Sat Feb 10 05:53:41 EST 2007

On Friday 09 February 2007 19:10, Christoph Hellwig wrote:

> -#define SPU_MIN_TIMESLICE 	(100 * HZ / 1000)
> +#define SPU_TIMESLICE 	(HZ)
>  

Ah, so it's using a fixed time slice of one second?

I guess this is good enough for a start, but it's an
awfully long time if you want to see interactive behavior.

I did not follow the discussion about the time slices as
much as I probably should have, but for SCHED_OTHER, I think
we will need a dynamic time slice of some sort. My idea
was to then have a time slice whose length depends on the
static priority of the SCHED_OTHER task and we simply
round-robin through them, with some adaptations for tasks
that give up their slice voluntarily.

>  static struct spu_prio_array *spu_prio;
> +static struct workqueue_struct *spu_sched_wq;

Having a single workqueue like this is _probably_ enough,
but I wonder if we get better behaviour by using per numa
node work queues. Maybe someone from our performance
team wants to analyse this.

> +void spu_start_tick(struct spu_context *ctx)
> +{
> +	if (ctx->policy == SCHED_RR)
> +		queue_delayed_work(spu_sched_wq, &ctx->sched_work, SPU_TIMESLICE);
> +}
> +
> +void spu_stop_tick(struct spu_context *ctx)
> +{
> +	if (ctx->policy == SCHED_RR)
> +		cancel_delayed_work(&ctx->sched_work);
> +}

Hmm, this means we wake up at separate times for each of the SPUs.
At a one second time slice, this shouldn't hurt, but since they all
have time slices of the same length, maybe we can find a way to handle
them simultaneously. Then again, given the time it takes to do a single
context switch, that may be how it turns out over time anyway, just
because the time slices expire while we're still in the workqueue.

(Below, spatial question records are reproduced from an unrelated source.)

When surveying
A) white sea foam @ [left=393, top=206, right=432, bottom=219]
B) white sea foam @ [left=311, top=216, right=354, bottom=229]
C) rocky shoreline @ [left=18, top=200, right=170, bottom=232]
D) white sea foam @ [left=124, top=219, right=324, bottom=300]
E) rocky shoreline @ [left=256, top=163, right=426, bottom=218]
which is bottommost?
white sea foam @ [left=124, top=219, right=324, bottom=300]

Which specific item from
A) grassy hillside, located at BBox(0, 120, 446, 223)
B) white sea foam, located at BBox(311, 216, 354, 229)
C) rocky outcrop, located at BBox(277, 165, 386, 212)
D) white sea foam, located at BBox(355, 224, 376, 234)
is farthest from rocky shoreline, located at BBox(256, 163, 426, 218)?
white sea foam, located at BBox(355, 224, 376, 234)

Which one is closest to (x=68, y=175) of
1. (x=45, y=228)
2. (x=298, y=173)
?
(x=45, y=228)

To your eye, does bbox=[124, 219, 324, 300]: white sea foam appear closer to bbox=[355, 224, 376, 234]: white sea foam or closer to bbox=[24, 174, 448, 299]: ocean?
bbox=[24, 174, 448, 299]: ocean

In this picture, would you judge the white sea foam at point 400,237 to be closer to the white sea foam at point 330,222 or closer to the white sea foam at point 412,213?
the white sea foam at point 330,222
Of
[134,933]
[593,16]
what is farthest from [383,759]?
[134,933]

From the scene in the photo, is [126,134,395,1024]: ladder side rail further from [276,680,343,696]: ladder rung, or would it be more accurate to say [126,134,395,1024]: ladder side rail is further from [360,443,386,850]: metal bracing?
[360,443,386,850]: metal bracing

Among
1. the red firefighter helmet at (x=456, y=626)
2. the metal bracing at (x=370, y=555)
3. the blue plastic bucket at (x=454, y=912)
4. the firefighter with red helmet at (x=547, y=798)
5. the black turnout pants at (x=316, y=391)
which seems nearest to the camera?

> +void spu_sched_tick(struct work_struct *work)
> +{
> +	struct spu_context *ctx =
> +		container_of(work, struct spu_context, sched_work.work);
> +	struct spu *spu;
> +	int rearm = 1;
> +
> +	mutex_lock(&ctx->state_mutex);
> +	spu = ctx->spu;

Do we guarantee at this point that the spu is still in SPU_STATE_RUNNABLE?
I think you need to check this before dereferencing ctx->cpu, and bail
out if not.

> +	if (spu) {
> +		int best = sched_find_first_bit(spu_prio->bitmap);
> +		if (best <= ctx->prio) {
> +			spu_deactivate(ctx);
> +			rearm = 0;
> +		}
> +	}
> +	mutex_unlock(&ctx->state_mutex);
> +
> +	if (rearm)
> +		spu_start_tick(ctx);
> +}
> +

If I understand this right, this is the only place where a context gets
preempted, and that could be up to a full time slice after a higher
priority one gets scheduled, right? I really like how the preemption is
done automatically like this, but it may be nicer to the high-prio tasks
to find another way to schedule the work queue faster in this case.

	Arnd <><